Fifty-four percent indicated dissatisfaction with the quality of the country’s leadership, and President Bush’s approval rating dropped to 29 percent among the students surveyed.

In general, students perceived our nation as not living up to stated American ideals well. For example, 77 percent of students said the country is doing a poor job of assisting those in poverty; 72 percent believed the U.S. does a poor job in providing health care. Only 43 percent felt we are doing a good to excellent job as a symbol of democracy to the rest of the world. And only 33 percent believed the government was doing a good to excellent job in representing the best interests of its citizens.

On a positive note, students’ commitment to help others is on the increase: 74 percent report having been involved in activities to help their communities. So, you want to make the world a better place. Unfortunately, the surveyed students reported little interest (only 38 percent) in trying to “fix it” by being politically engaged or running for office.

I'd like to urge you not to succumb to the temptation of blaming or praising those in public office—from the president to local politicians—but to accept the responsibility for our democracy and for making the public life of our community, country, and world better.

Making democracy work in this country can become an example for it to work around the world; making the world more humane and just for poor and rich alike will happen only with our responsible involvement.

Yesterday, Sept. 17, was the anniversary of the signing of the U.S. Constitution in 1787. Our Constitution encompasses the fundamental principles by which the United States is governed, including the separation of powers and the system of checks and balances between three branches of government: executive, legislative, and judicial. The Bill of Rights—the first 10 amendments to the Constitution, passed in 1791—outlines the protection for individual rights, and because we are free from government invasion of personal privacy, we also have responsibilities for our democracy.

Our Constitution guarantees our freedom to worship God as we wish, to speak as we wish, and to participate in the political process and to vote as we wish. Too often we take for granted these freedoms, especially to vote our conscience. But these freedoms demand responsible involvement by all of us.

I encourage you to study and debate the issues, to pay attention to current events, to take the time to inform yourselves so that you can vote wisely. I urge you to be intelligent, engaged citizens who understand the principles of democracy and democratic decision-making, of constitutional and civil rights.

I encourage all of us to be registered to vote—and then to cast informed ballots.

I hope all of you students will practice on campus now what you should and will do for our country and the world in the future.

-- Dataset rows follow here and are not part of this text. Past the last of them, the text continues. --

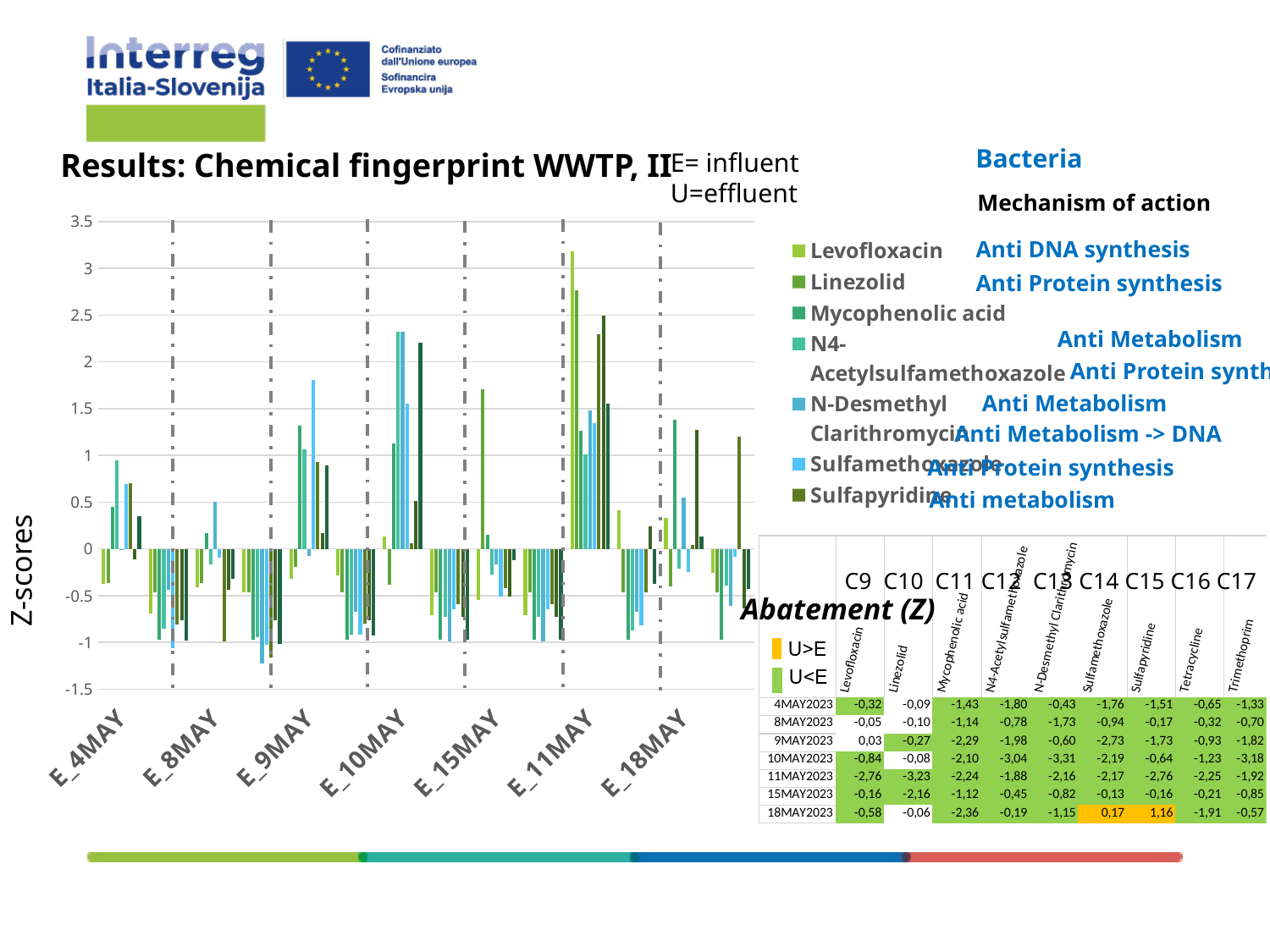
Is the tallest bar in the E_18MAY group greater or less than 1? greater Is the tallest bar in the E_4MAY group greater or less than 1.5? less Is the tallest bar in the E_10MAY group greater or less than 2? greater What is the first category on the x axis of the bar chart? E_4MAY How many categories are shown along the x axis of the bar chart? 7 Which category contains the tallest bar in the chart? E_11MAY What is the last category on the x axis of the bar chart? E_18MAY What is the maximum value shown on the y axis of the bar chart? 3.5 What kind of chart is shown on the slide? bar chart What is the label of the y axis of the bar chart? Z-scores How many series does the legend of the bar chart list? 7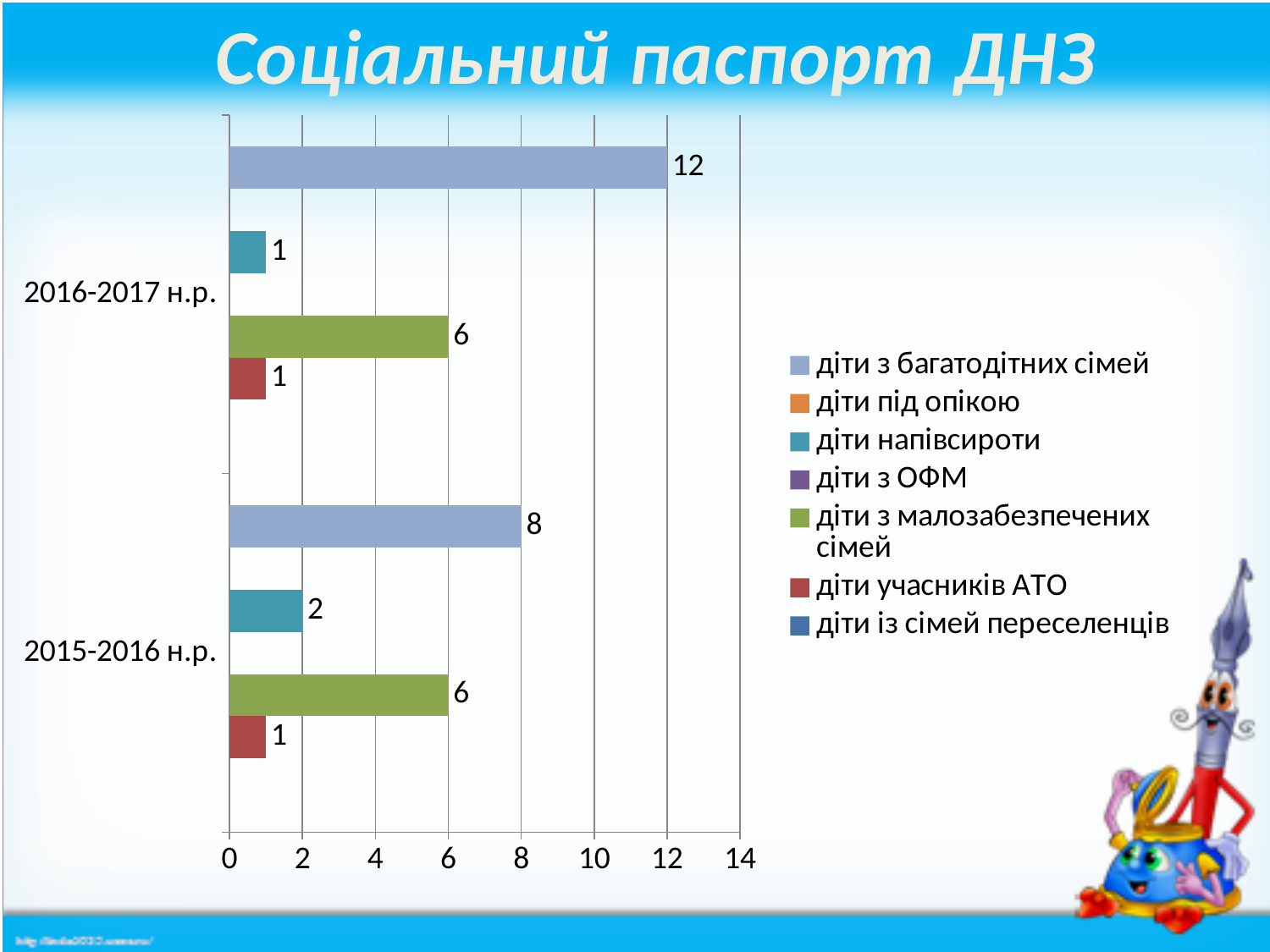
What is the title of the slide? Соціальний паспорт ДНЗ What is the value for діти з малозабезпечених сімей in 2016-2017 н.р.? 6 What is the value for діти з багатодітних сімей in 2016-2017 н.р.? 12 What is the value for діти напівсироти in 2015-2016 н.р.? 2 How many series does the legend list? 7 Which series has the highest value in 2016-2017 н.р.? діти з багатодітних сімей Which is larger: діти напівсироти in 2016-2017 н.р. or in 2015-2016 н.р.? 2015-2016 н.р. What is the value for діти учасників АТО in 2015-2016 н.р.? 1 What kind of chart is shown on the slide? bar chart How many school-year categories are shown on the vertical axis? 2 What is the difference between the values for діти з багатодітних сімей in 2016-2017 н.р. and 2015-2016 н.р.? 4 What is the value for діти з багатодітних сімей in 2015-2016 н.р.? 8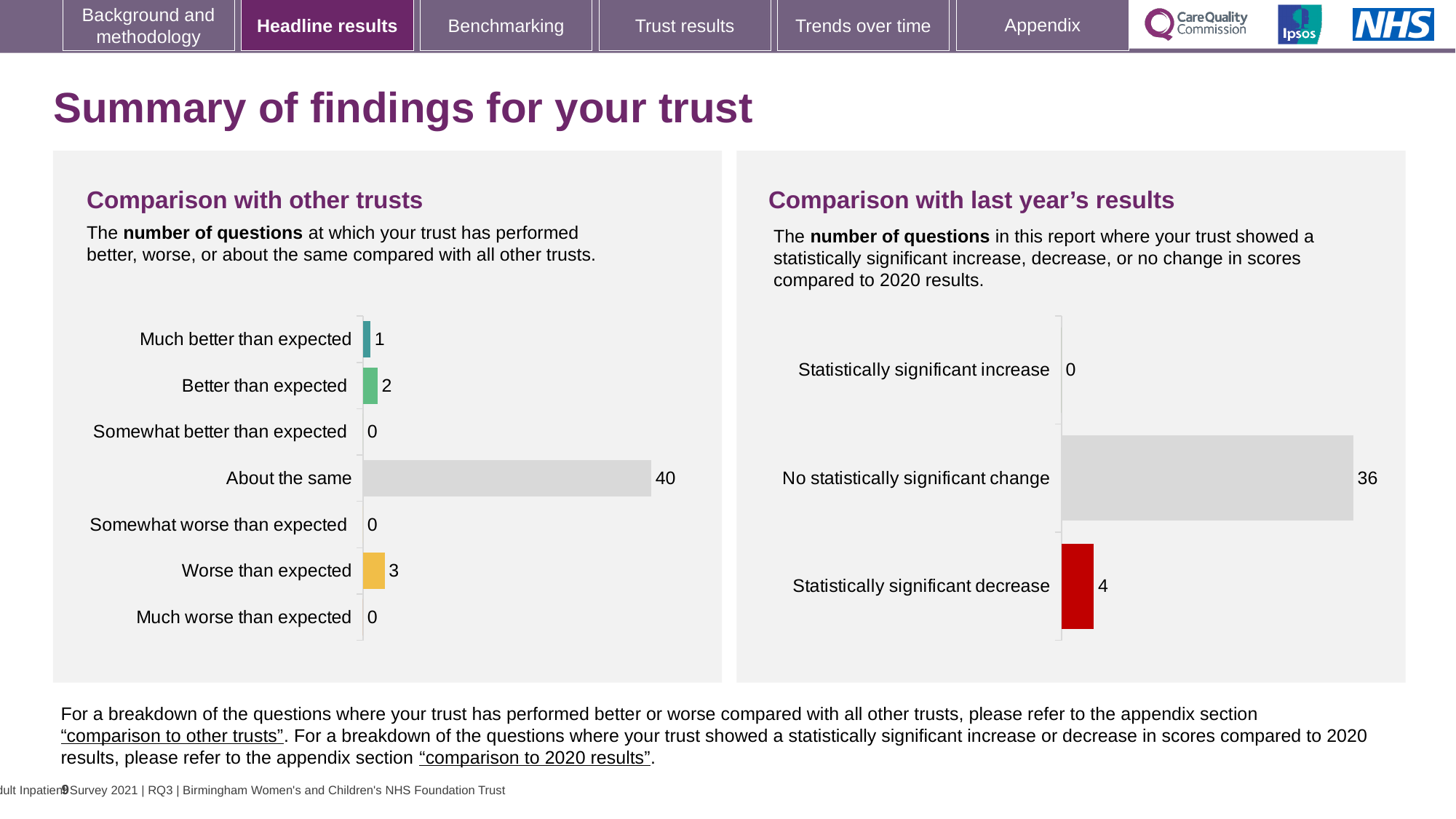
In the 'Comparison with other trusts' chart, what is the value for 'Worse than expected'? 3 In the 'Comparison with last year's results' chart, what is the value for 'Statistically significant decrease'? 4 In the 'Comparison with other trusts' chart, which category has the highest value? About the same What kind of chart is the 'Comparison with last year's results' chart? Bar chart In the 'Comparison with last year's results' chart, what is the difference between 'No statistically significant change' and 'Statistically significant decrease'? 32 In the 'Comparison with other trusts' chart, what is the value for 'Much better than expected'? 1 In the 'Comparison with other trusts' chart, what is the value for 'About the same'? 40 In the 'Comparison with last year's results' chart, what colour is the bar for 'Statistically significant decrease'? Red In the 'Comparison with other trusts' chart, what is the difference between 'Worse than expected' and 'Better than expected'? 1 In the 'Comparison with last year's results' chart, which category has the lowest value? Statistically significant increase In the 'Comparison with other trusts' chart, how many categories are shown? 7 In the 'Comparison with last year's results' chart, what is the value for 'No statistically significant change'? 36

I encourage you to participate in student government and student publications; in intramurals and the arts, like drama or music; in campus ministry programs; the Arrupe academic program; and your Residential Learning Center projects—I encourage you to vote for your student representatives.

When we say that your Santa Clara, Jesuit education prepares you to become persons of competence, conscience, and compassion, it also means you must learn to become engaged citizens of this community, of the country of your birth, and of the world—and then you will make the world a better place for people of all walks of life.

Thank you all for being a part of this community and for your commitment to fashioning more humane and just communities and the global village we call the world.